* **PROBLEM REQUIREMENTS**:
Within the records, how many lines hold the word "assets"? State that number alone.

(Collection entries)
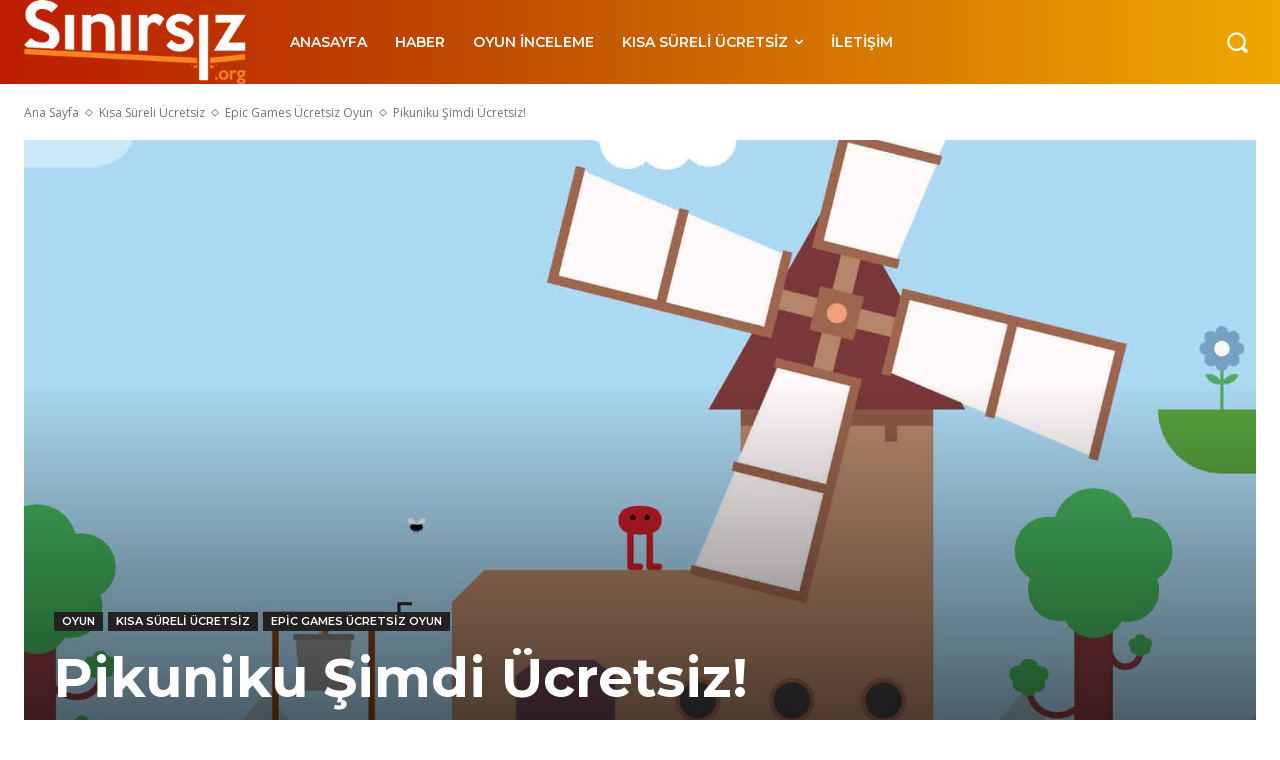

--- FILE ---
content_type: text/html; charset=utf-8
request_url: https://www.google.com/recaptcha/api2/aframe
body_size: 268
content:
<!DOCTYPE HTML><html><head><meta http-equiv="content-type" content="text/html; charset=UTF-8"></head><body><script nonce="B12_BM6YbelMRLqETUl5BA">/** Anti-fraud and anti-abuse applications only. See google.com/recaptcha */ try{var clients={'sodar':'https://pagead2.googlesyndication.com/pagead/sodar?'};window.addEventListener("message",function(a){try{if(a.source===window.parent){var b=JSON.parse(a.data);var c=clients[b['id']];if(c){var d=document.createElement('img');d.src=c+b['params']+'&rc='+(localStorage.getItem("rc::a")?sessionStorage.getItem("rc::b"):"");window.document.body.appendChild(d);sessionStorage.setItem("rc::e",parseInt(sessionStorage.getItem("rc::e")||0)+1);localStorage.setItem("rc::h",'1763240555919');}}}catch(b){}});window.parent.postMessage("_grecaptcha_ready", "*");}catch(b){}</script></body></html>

--

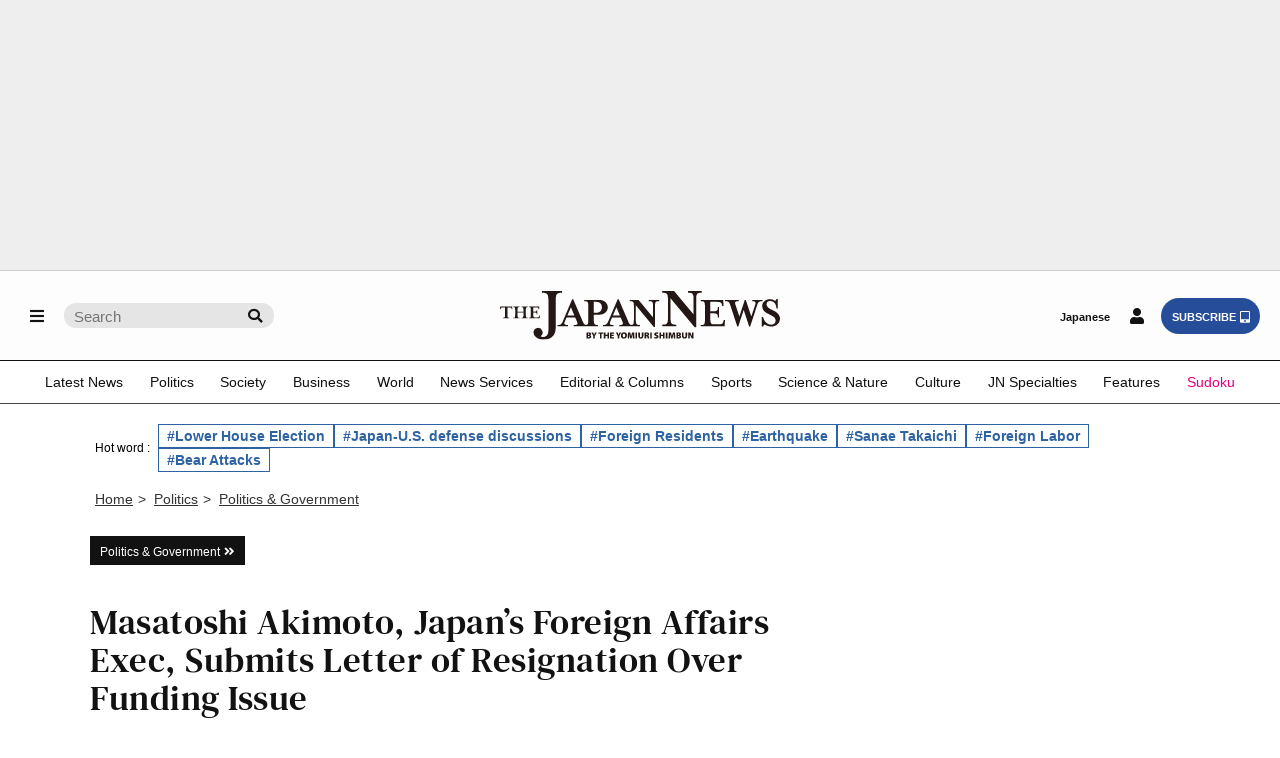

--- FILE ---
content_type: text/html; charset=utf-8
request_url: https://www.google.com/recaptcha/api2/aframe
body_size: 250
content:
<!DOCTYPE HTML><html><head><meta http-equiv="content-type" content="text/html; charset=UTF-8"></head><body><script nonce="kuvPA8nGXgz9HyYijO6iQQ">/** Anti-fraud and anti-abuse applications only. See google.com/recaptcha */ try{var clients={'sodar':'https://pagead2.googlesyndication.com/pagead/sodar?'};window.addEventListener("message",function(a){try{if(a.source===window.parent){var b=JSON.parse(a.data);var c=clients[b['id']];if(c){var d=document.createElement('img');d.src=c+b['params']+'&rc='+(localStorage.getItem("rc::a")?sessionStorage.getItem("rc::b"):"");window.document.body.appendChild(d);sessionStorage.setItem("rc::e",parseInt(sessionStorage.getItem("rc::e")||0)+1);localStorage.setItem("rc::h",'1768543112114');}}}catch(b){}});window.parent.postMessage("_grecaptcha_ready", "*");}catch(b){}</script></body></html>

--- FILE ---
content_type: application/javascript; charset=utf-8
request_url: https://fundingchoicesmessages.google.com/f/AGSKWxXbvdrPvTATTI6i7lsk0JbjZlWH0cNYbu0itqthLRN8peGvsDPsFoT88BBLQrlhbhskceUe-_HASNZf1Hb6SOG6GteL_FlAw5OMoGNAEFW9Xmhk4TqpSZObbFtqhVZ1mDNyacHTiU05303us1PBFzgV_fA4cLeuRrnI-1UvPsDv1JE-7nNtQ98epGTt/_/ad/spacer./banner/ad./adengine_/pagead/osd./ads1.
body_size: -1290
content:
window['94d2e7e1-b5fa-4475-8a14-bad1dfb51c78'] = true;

--

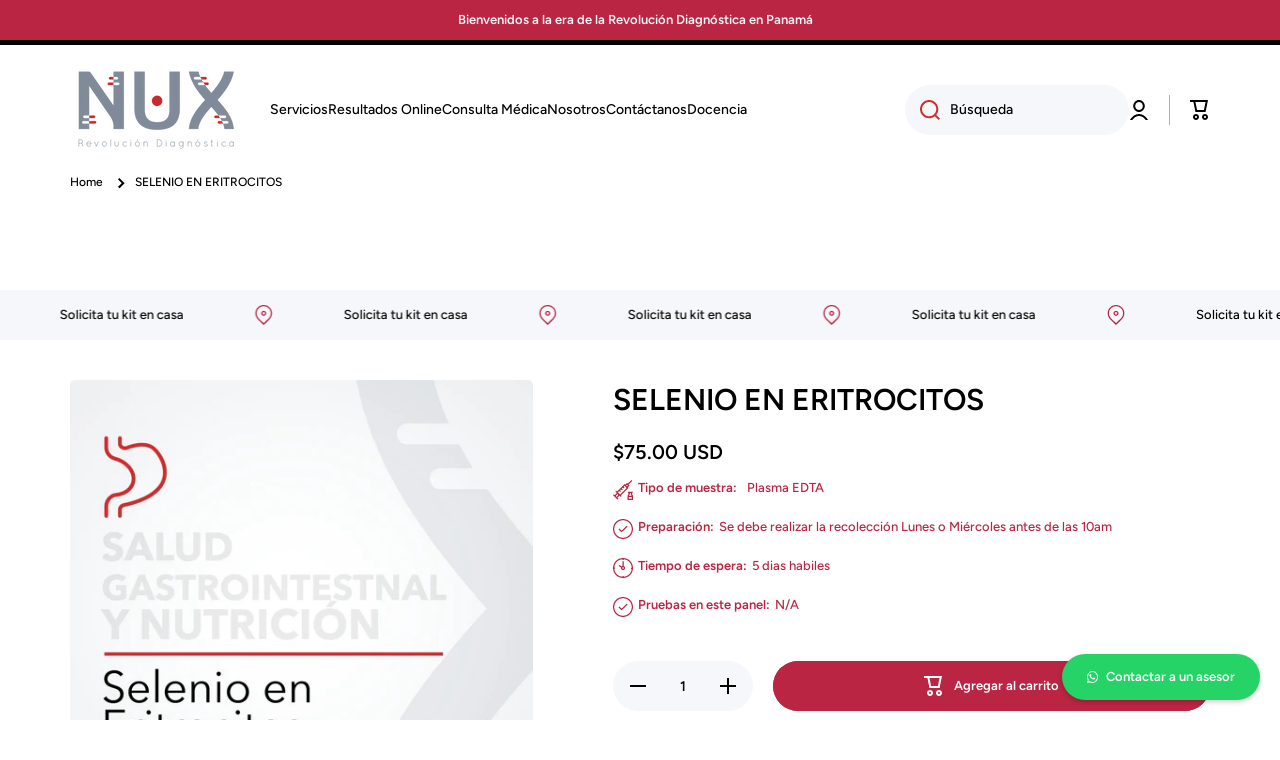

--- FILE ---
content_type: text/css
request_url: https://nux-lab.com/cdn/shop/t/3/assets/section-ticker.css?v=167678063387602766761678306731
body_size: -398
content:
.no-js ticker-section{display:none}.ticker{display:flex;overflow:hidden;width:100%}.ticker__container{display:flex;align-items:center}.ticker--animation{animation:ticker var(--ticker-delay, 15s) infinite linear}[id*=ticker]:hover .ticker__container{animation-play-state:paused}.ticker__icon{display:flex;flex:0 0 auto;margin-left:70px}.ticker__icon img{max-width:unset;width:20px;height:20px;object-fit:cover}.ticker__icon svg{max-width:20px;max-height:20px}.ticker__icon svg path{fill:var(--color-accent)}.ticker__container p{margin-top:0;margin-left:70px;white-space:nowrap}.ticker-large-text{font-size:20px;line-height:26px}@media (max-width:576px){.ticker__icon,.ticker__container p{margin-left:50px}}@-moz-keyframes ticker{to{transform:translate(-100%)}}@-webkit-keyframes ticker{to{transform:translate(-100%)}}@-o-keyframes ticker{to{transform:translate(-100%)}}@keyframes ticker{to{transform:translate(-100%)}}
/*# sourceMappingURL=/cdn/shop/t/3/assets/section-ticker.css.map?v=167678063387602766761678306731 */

* **EXERCISE RESULT**:
2